### Work to complete
Without altering a word, return the records below, but exclude the pictures.

Exercise inputs below:

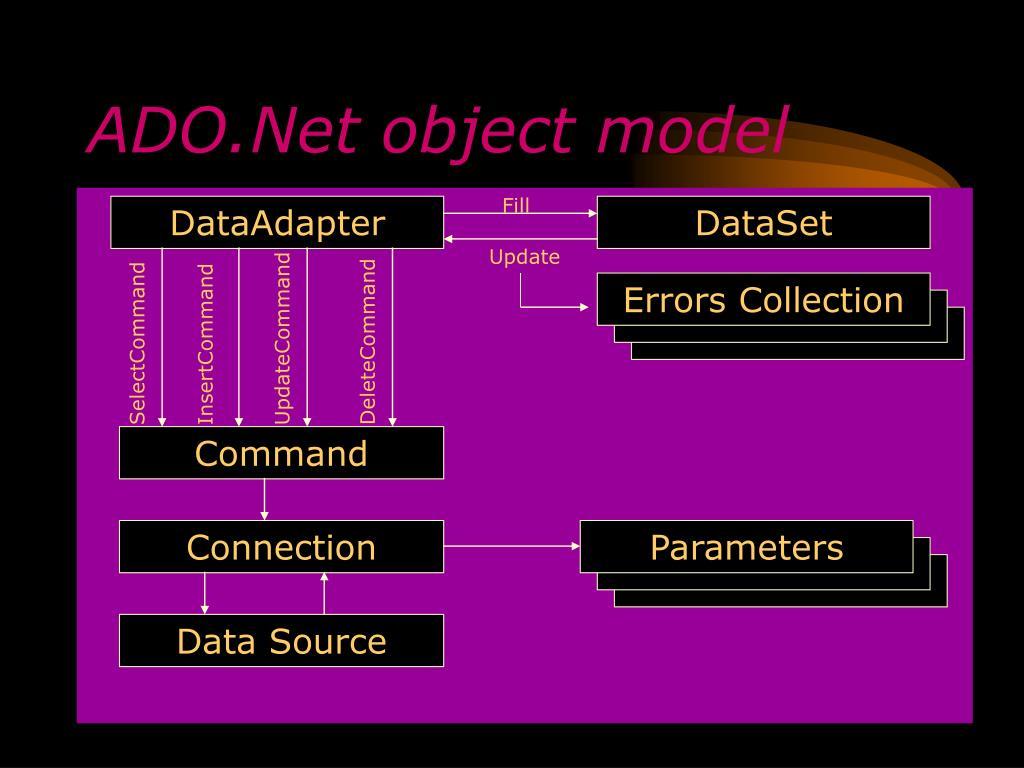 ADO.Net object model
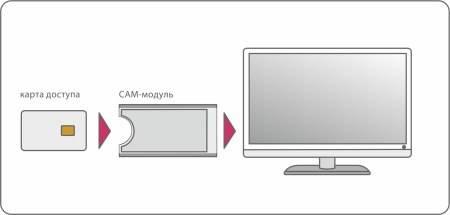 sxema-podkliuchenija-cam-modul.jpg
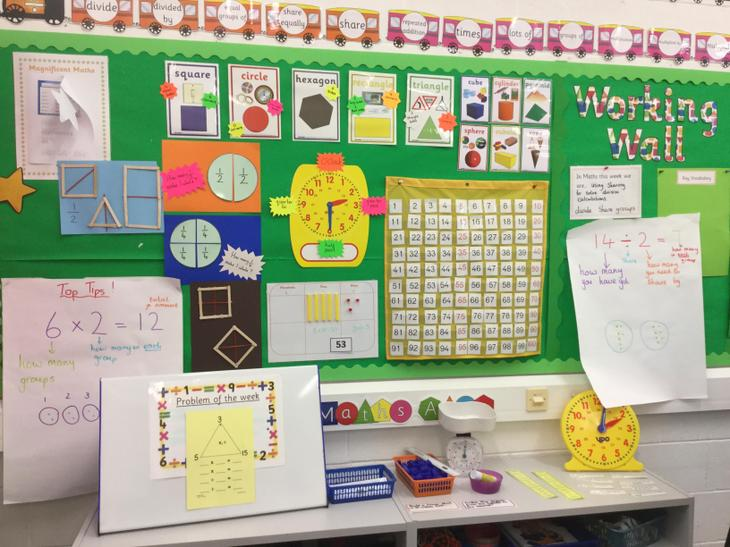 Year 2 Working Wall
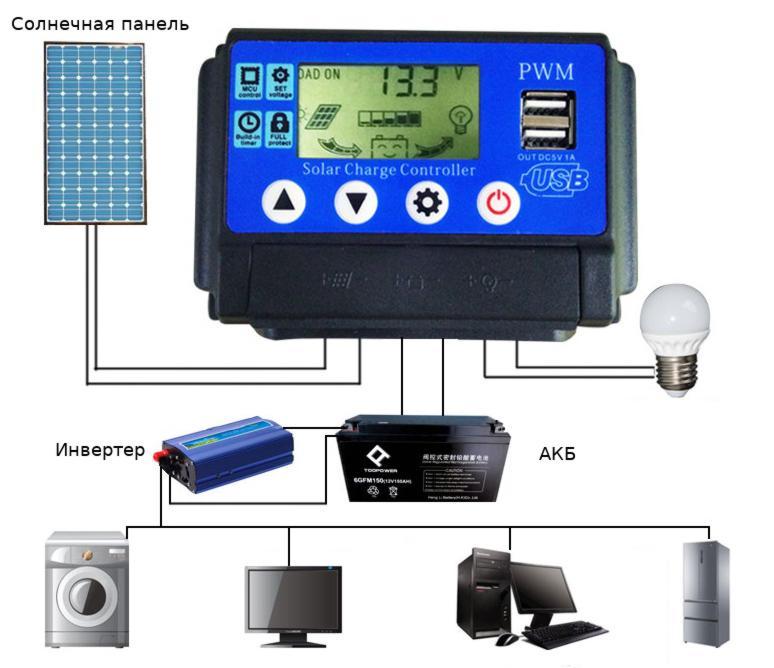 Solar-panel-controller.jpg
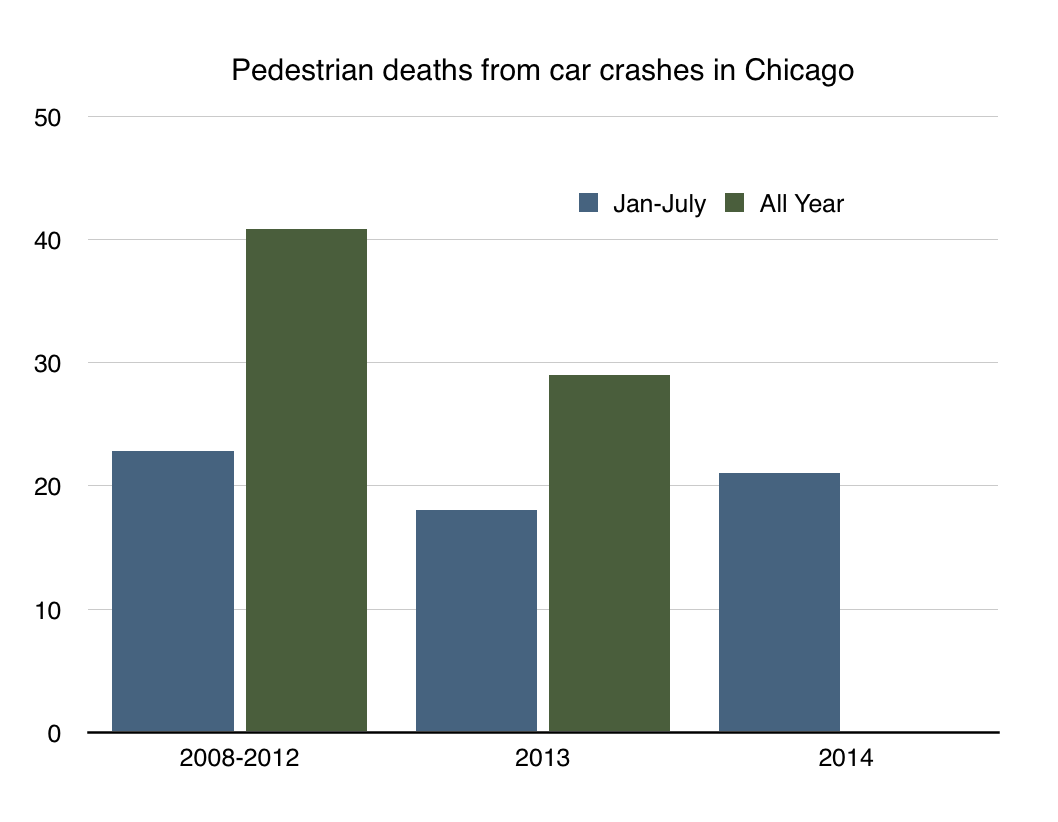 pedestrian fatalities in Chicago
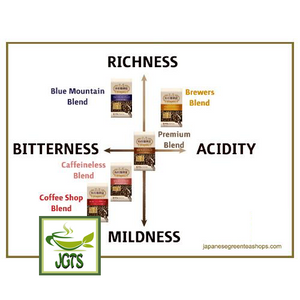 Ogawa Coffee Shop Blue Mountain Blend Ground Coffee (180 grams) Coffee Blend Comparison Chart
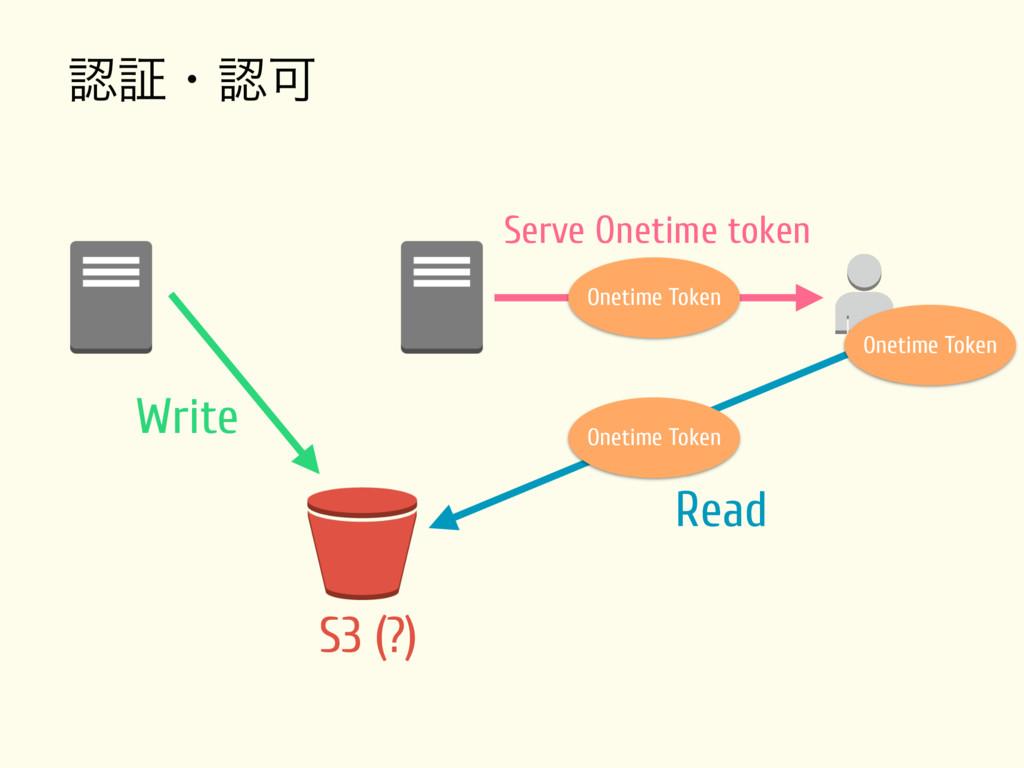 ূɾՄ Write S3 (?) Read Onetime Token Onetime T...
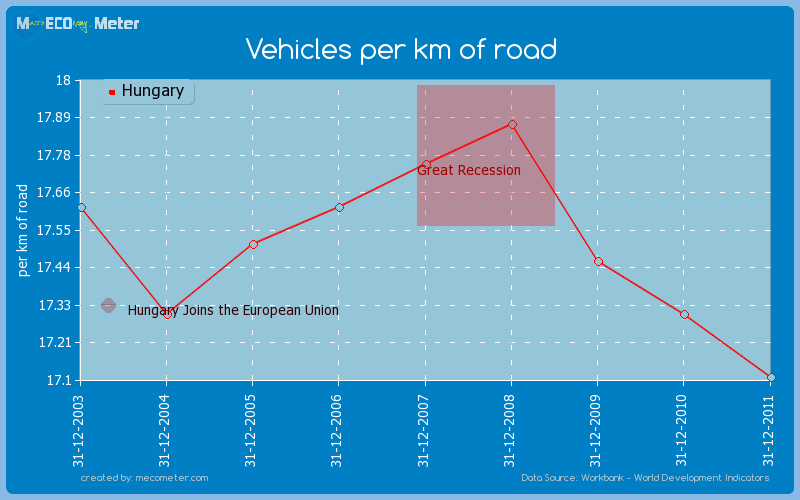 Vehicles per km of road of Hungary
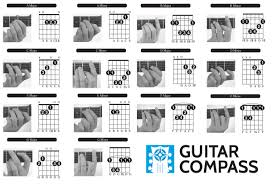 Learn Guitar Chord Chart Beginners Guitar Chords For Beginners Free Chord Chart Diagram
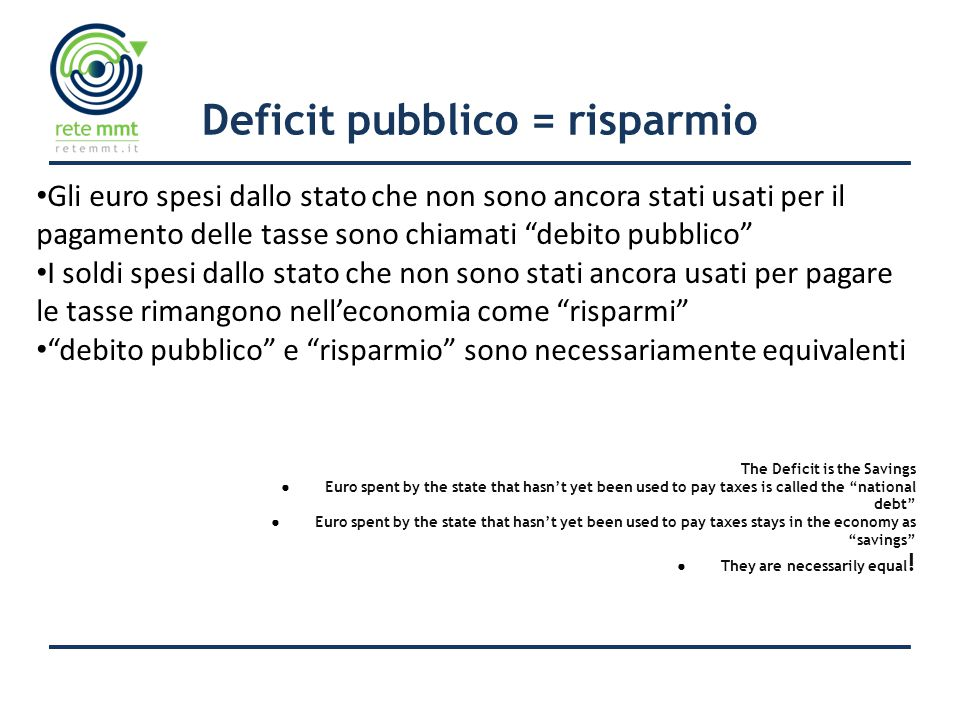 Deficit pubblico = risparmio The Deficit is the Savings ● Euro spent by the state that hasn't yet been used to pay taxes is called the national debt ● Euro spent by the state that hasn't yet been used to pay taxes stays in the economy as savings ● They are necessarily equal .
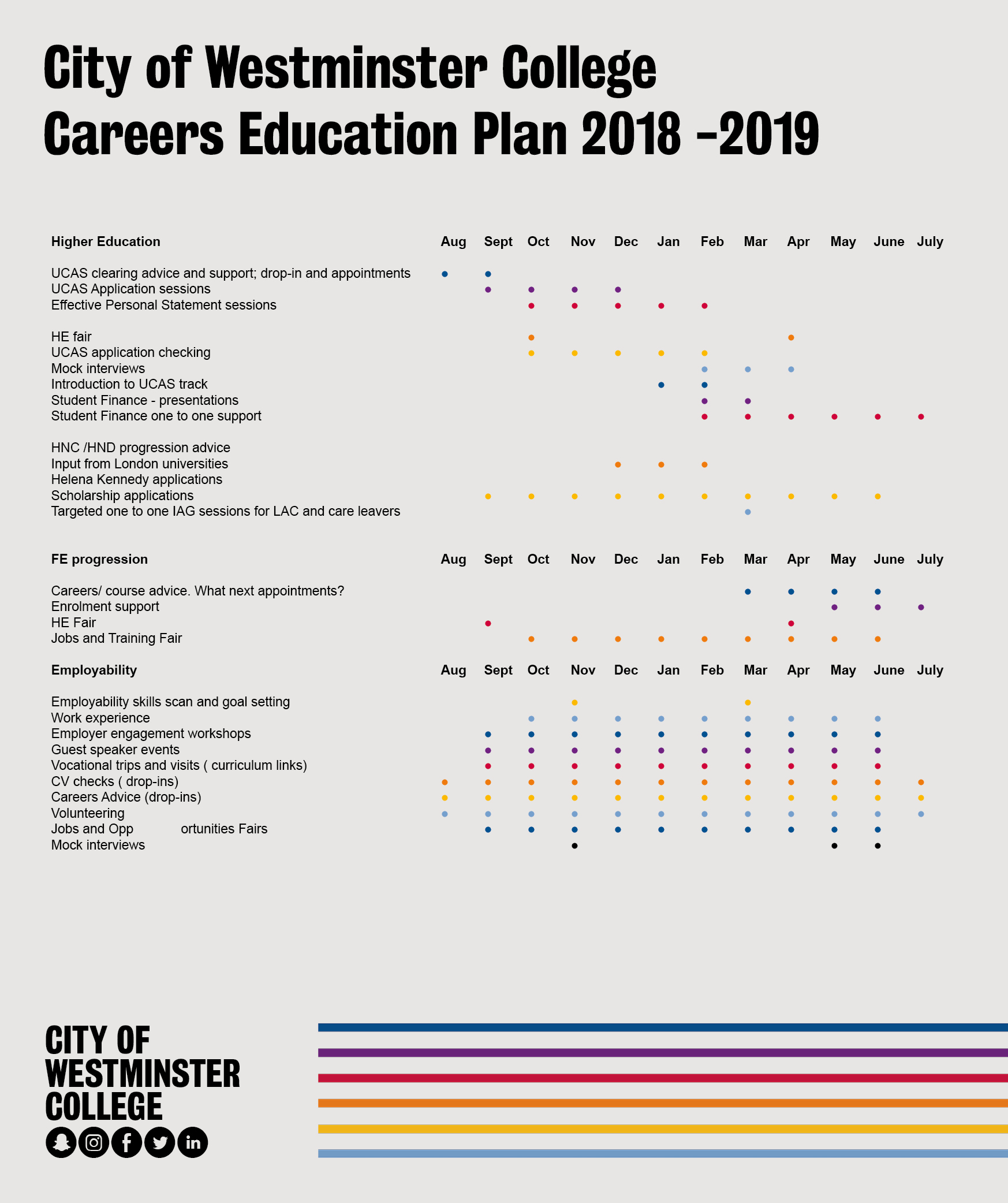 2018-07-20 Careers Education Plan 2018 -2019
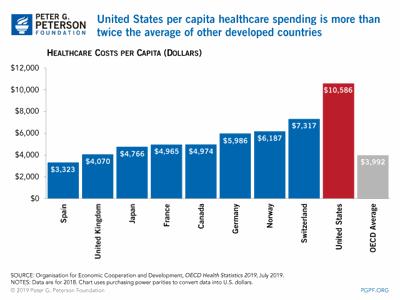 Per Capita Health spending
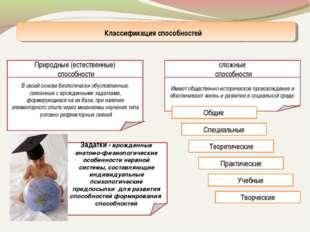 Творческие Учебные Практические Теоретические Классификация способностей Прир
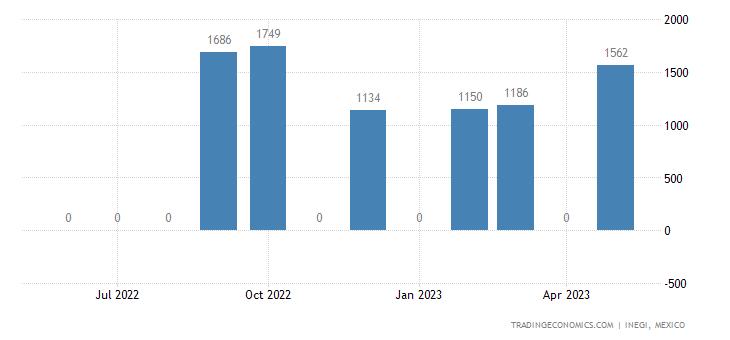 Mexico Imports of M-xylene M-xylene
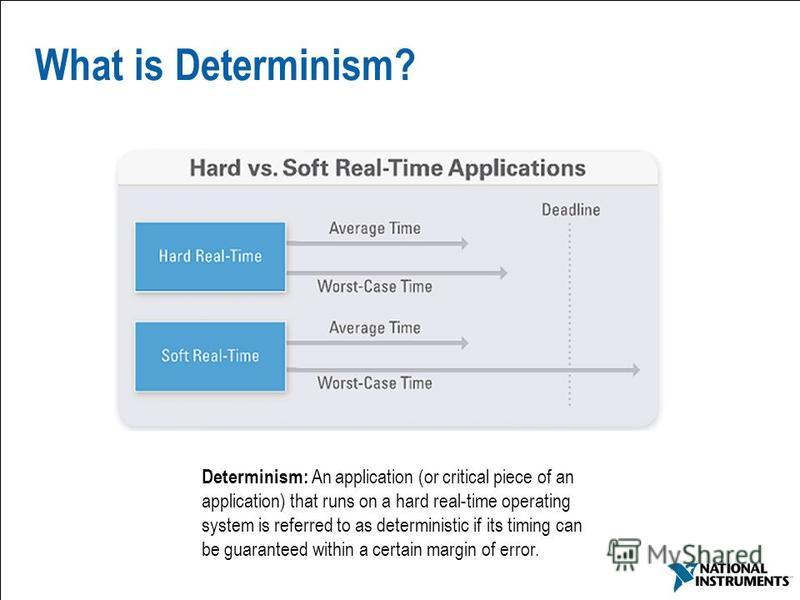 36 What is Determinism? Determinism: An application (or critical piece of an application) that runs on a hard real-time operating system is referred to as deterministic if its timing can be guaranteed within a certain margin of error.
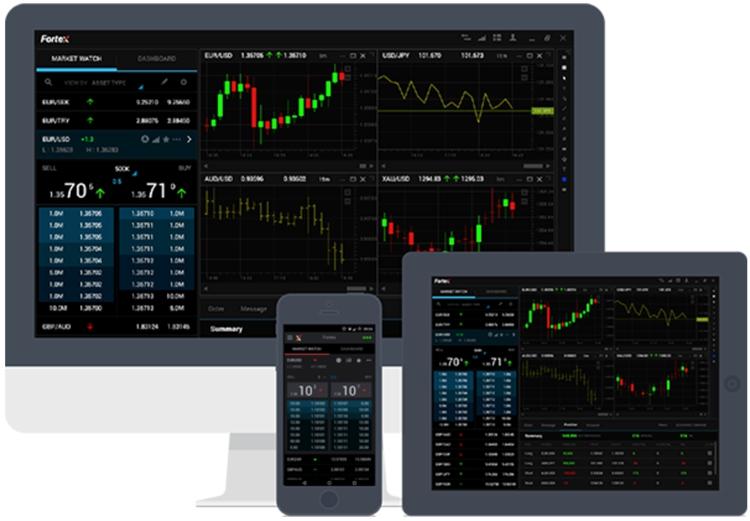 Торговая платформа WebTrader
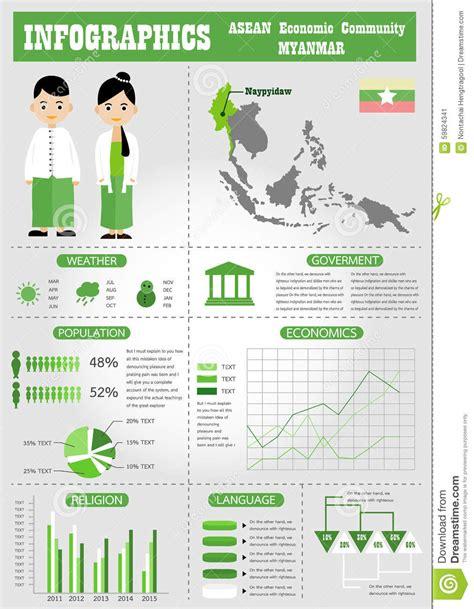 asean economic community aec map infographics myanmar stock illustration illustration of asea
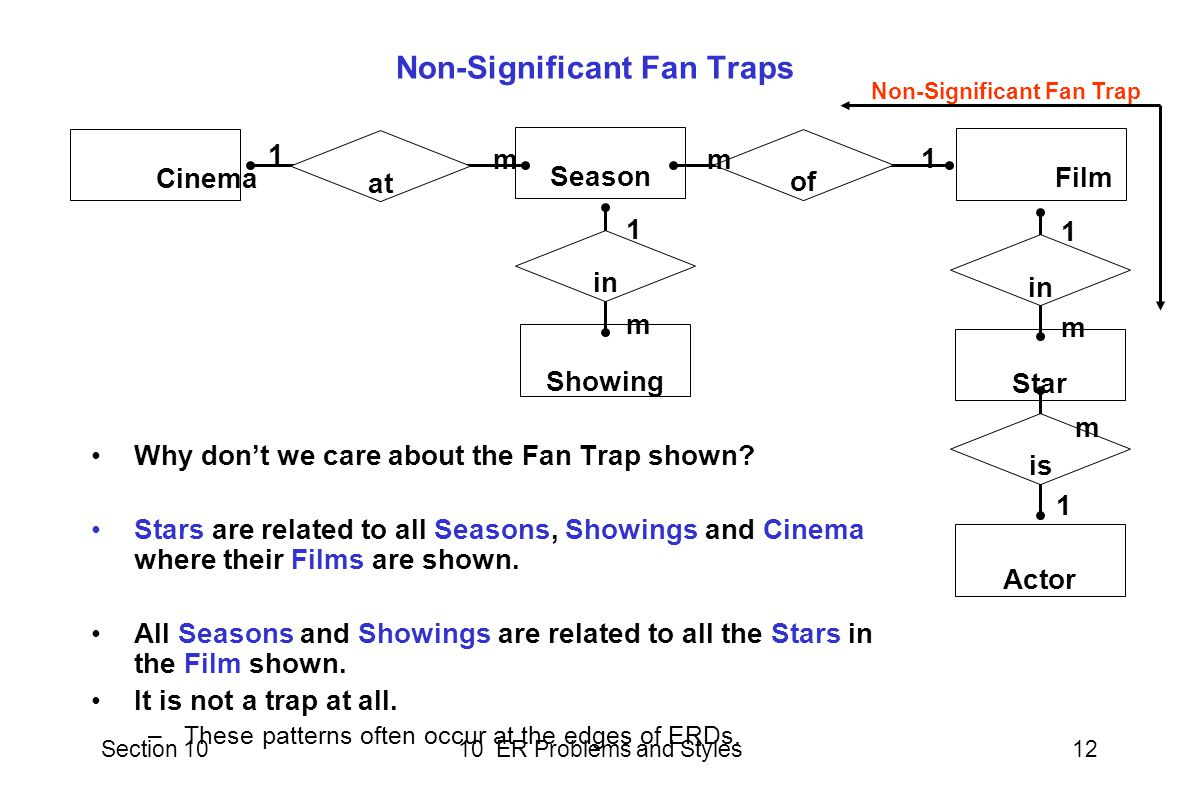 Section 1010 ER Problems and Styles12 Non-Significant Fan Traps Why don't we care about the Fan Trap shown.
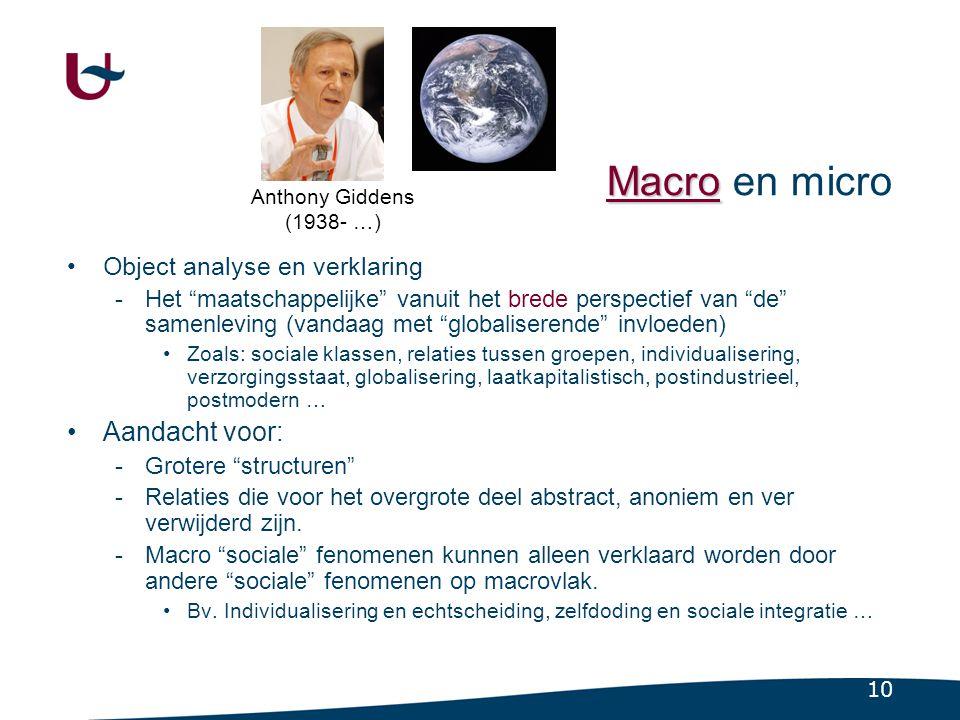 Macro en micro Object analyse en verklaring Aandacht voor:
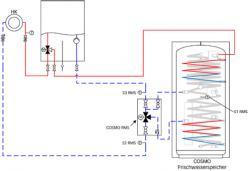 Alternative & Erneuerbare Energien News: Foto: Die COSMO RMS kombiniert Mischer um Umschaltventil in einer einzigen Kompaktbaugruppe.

End of Exercise inputs.

### Answer for the task
 ADO.Net object model
 sxema-podkliuchenija-cam-modul.jpg
 Year 2 Working Wall
 Solar-panel-controller.jpg
 pedestrian fatalities in Chicago
 Ogawa Coffee Shop Blue Mountain Blend Ground Coffee (180 grams) Coffee Blend Comparison Chart
 ূɾՄ Write S3 (?) Read Onetime Token Onetime T...
 Vehicles per km of road of Hungary
 Learn Guitar Chord Chart Beginners Guitar Chords For Beginners Free Chord Chart Diagram
 Deficit pubblico = risparmio The Deficit is the Savings ● Euro spent by the state that hasn't yet been used to pay taxes is called the national debt ● Euro spent by the state that hasn't yet been used to pay taxes stays in the economy as savings ● They are necessarily equal .
 2018-07-20 Careers Education Plan 2018 -2019
 Per Capita Health spending
 Творческие Учебные Практические Теоретические Классификация способностей Прир
 Mexico Imports of M-xylene M-xylene
 36 What is Determinism? Determinism: An application (or critical piece of an application) that runs on a hard real-time operating system is referred to as deterministic if its timing can be guaranteed within a certain margin of error.
 Торговая платформа WebTrader
 asean economic community aec map infographics myanmar stock illustration illustration of asea
 Section 1010 ER Problems and Styles12 Non-Significant Fan Traps Why don't we care about the Fan Trap shown.
 Macro en micro Object analyse en verklaring Aandacht voor:
 Alternative & Erneuerbare Energien News: Foto: Die COSMO RMS kombiniert Mischer um Umschaltventil in einer einzigen Kompaktbaugruppe.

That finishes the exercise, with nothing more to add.